In other words, we fail with this kind of patient until we learn to recognize the signs of resistance toward the therapist. Once we see the resistance, we start asking for feelings toward us that make them put up a wall with us. And by keeping that consistent focus, we help them feel their rage toward us so they don’t have to act it out by quitting therapy.
Sadly, this is part of every therapist’s learning curve. All of us have a hard time picking up when the patient is feeling unconscious anger toward us as we begin our work as therapists. As a result, when we don’t see their anger in the early phase, it builds up, and then the patient acts out by dropping out of therapy. The sooner we pick up on the resistance and the underlying mixed feelings, the sooner we describe their resistance and ask about feelings toward us, the more we keep patients from acting out their rage in this way.
This is part of the learning curve for all therapists. The issue was not what you did or said.
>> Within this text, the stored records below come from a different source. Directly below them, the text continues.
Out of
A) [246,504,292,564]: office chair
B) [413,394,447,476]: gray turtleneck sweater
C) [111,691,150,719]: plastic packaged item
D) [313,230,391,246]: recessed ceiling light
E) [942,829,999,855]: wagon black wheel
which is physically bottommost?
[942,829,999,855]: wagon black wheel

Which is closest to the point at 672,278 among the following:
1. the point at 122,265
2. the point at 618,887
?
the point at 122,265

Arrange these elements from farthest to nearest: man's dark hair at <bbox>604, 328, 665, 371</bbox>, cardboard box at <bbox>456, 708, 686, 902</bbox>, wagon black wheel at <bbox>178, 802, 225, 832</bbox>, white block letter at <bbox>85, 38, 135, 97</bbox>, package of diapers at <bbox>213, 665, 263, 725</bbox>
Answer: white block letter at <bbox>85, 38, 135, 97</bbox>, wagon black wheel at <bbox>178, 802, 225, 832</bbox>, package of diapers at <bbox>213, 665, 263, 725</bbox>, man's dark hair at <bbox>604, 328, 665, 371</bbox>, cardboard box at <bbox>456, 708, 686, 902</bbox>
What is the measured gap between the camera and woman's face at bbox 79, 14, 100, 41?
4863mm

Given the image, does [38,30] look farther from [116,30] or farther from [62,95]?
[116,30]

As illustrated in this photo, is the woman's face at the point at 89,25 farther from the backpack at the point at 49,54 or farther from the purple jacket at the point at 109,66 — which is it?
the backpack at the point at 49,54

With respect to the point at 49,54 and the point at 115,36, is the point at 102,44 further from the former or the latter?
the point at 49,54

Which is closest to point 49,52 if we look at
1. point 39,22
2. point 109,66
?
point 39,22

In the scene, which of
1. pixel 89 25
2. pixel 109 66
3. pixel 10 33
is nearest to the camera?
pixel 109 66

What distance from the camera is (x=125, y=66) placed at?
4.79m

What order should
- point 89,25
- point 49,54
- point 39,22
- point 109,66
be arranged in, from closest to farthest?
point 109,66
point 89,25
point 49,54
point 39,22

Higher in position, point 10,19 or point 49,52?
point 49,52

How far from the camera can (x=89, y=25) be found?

The issue was that you didn’t see the early signs of resistance, so it built up and built up until she blasted out of your office. 
Here are signs that the patient is resisting you and not just resisting feelings: looking away, pausing, going silent, going up in the head, avoiding contact, refusing to explore important issues with you, arguing with you, going helpless, going passive, describing relationships where she hides what she feels and thinks. When those actions occur, describe those actions, label them as a wall against contact, and then ask about feelings toward you that make the patient withdraw. Keep that focus exclusively until there is a breakthrough to feeling. In the meantime, her feelings toward you will rise so that she does not have to channel them into acting out.